Last October, Inslee and Murray announced their intent to come up with a joint state-federal plan for salmon recovery in the basin. They have set a July 31 deadline for their recommendations and will allow the public to submit comments on the draft report until July 11.
“We continue to approach the question of breaching with open minds and without a predetermined decision,” Inslee and Murray said in a joint statement.
The draft report, compiled by Ross Strategic and Kramer Consulting, says that replacing most of the services the dam provides is possible, but costly. If they are breached, the region’s barging and cruise industries will take a hit.
Newhouse, McMorris Rodgers and Bentz all criticized the Inslee-Murray report. Bentz, for instance, called it a “slap in the face to working Oregonians,” saying it is “based on predictable cherry-picked, a la carte science.”
The Pacific Northwest Waterways Association, a group representing ports, barge companies and agricultural producers, also denounced the report, calling it an "oversimplification of dam breaching."

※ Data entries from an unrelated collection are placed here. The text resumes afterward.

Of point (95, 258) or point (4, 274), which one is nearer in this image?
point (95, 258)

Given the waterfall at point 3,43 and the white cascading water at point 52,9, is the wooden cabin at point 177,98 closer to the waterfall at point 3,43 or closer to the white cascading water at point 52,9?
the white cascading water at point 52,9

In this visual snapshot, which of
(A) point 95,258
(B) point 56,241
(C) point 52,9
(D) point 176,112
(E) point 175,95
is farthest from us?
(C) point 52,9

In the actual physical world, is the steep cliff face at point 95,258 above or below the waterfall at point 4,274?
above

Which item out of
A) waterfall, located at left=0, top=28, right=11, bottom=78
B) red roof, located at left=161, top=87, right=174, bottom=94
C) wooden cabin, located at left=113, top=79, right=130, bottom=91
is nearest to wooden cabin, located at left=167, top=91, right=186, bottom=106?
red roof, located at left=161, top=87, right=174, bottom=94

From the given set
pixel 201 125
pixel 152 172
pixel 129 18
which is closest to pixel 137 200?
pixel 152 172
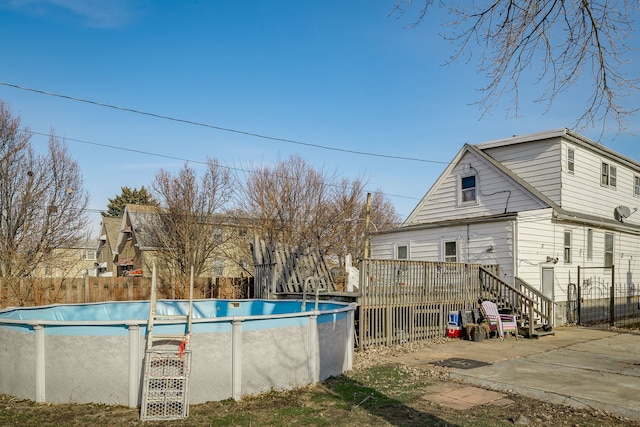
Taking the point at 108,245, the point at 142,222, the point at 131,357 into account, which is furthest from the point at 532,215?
the point at 108,245

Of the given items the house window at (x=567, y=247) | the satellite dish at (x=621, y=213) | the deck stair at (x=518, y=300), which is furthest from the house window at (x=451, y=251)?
Result: the satellite dish at (x=621, y=213)

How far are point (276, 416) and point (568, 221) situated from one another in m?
14.8

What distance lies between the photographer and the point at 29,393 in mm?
6551

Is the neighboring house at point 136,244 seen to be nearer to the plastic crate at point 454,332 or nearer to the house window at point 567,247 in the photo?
the plastic crate at point 454,332

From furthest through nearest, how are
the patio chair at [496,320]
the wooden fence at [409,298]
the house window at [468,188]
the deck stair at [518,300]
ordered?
the house window at [468,188], the deck stair at [518,300], the patio chair at [496,320], the wooden fence at [409,298]

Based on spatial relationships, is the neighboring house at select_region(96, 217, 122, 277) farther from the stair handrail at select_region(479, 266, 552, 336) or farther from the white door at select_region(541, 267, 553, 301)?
the white door at select_region(541, 267, 553, 301)

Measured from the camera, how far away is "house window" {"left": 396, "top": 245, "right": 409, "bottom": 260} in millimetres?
19406

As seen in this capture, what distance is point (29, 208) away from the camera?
63.9ft

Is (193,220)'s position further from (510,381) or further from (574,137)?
(510,381)

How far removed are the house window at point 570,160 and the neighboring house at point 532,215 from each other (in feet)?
0.13

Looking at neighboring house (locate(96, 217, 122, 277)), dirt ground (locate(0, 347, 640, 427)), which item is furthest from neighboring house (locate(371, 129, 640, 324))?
neighboring house (locate(96, 217, 122, 277))

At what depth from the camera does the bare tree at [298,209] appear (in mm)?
27750

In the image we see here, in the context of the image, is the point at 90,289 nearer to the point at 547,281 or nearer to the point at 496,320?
the point at 496,320

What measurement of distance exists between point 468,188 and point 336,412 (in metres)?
14.7
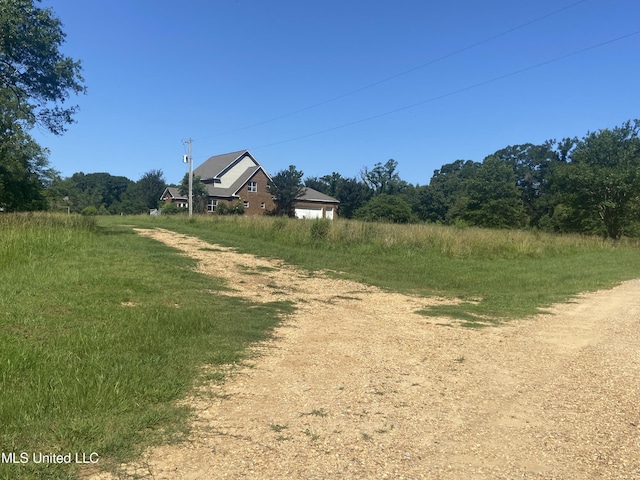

“There are significant gaps in the report as it relates to understanding the reality of shifting to alternative transportation modes, permitting and developing the infrastructure that would be required, impacts to Northwest and U.S. farmers, and the true ability to meet our regional and national climate goals without the dams in place,” said PNWA Director Heather Stebbings.
The National Wildlife Federation, however, praised the document's findings, saying the report “clearly outlines the services the dams provide can be replaced — and improved — with infrastructure investments in energy.”